### Excerpted text
A homage to loading screens.

Blog : Posts from February 2016

Feet

In more ways than one

Tonight, we watched Simon Armitage’s documentary on Gawain And The Green Knight, and it gave me the irrational urge to go trekking up into the Marches until I find a cottage in a small valley with thick woods. It reminded me that, a while ago, I was sorely tempted to walk the Severn Way, the long-distance path that starts in the centre of Bristol, running through the back of dodgy estates, past the chemical plants of Hallen and the nuclear power station at Oldbury, and follows the river north and west right up to its source on the flanks of Plynlimon. It’s 224 miles long with a net climb of about 600 metres, just under 2000 feet, which sounds like a relatively gentle 1:600 slope on average. Somehow though I doubt it would be a sensible idea for me to just set off walking until I get up into the mountains; I would barely get past Lawrence Weston before I started complaining of blisters or something.

Local news: today, incidentally, was the day that somebody found a severed human foot in a park in Bath. We are waiting on tenterhooks to find out where it came from.

Stormus iawn

In which we take a battering

Pancake Day!

Yesterday, the sky was black with cloud, wind driving rain through the city all day. Storm Imogen, apparently. I’m not sure I like this new idea of naming all our winter storms like hurricanes: Imogen is the only one this year so far to have made an impression on me, watching the black bare branches of trees thrashing wildly outside the office window. Before that, even: yesterday morning I was woken by thunder and lightning at 5.30am. Two hours before dawn seems like a very strange time of day for a thunderstorm.

Today, though, the skies seemed to be positively springlike, clear and blue, and I could get on with work without worrying the house would be blown down. I’m not sure work wanted to get on with me, though, as I spent a few hours chiselling away at a strange problem and making no headway at all with it.

Sitting by the fire

In which we regress

So it didn’t snow. I was back on the railway yesterday, and everything went rather well. None of the equipment failed, I didn’t do anything stupid, and I didn’t drop any tokens, which is always my biggest worry. It was a relatively quiet shift; I sat in the big armchair with the coal stove roaring away next to me, handwriting a diary piece about how sitting in the big armchair with the coal stove roaring away next to me and the clock ticking on the wall reminded me of visiting my grandmother’s house on winter Saturday afternoons when I was small. I was the first person to arrive at the station; and by the time I left all the station staff had already locked up and left too, it was getting dark, and all the lights were on. Although it didn’t snow, it felt all day as if snow was potentially on the menu.

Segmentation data

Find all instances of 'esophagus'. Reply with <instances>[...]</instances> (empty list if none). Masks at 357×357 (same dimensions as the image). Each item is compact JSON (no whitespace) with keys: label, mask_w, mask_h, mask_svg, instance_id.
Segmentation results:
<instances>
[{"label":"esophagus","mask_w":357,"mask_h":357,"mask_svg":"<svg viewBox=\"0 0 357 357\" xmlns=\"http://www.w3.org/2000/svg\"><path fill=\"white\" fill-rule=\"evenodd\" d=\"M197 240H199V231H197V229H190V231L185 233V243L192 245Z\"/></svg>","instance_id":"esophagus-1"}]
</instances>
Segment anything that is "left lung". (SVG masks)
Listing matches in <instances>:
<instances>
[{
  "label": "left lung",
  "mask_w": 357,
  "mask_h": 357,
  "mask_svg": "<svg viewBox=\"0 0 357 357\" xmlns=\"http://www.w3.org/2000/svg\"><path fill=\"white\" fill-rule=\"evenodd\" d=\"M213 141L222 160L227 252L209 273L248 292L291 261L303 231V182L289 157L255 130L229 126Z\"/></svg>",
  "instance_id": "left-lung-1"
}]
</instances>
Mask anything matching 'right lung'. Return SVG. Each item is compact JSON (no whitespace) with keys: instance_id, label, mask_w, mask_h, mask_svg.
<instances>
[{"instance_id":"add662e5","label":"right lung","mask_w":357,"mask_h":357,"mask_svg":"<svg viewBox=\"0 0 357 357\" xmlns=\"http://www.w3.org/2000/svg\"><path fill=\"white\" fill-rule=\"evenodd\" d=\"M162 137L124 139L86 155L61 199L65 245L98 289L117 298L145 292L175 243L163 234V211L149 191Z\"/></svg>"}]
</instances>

### Problem to solve
In the blog excerpt, the sentence beginning "It reminded me that" describes the route of the Severn Way. List every place that sentence names along that route, from start to end. These records are not needed for the work here.

### Expected answer
Bristol, Hallen, Oldbury, Plynlimon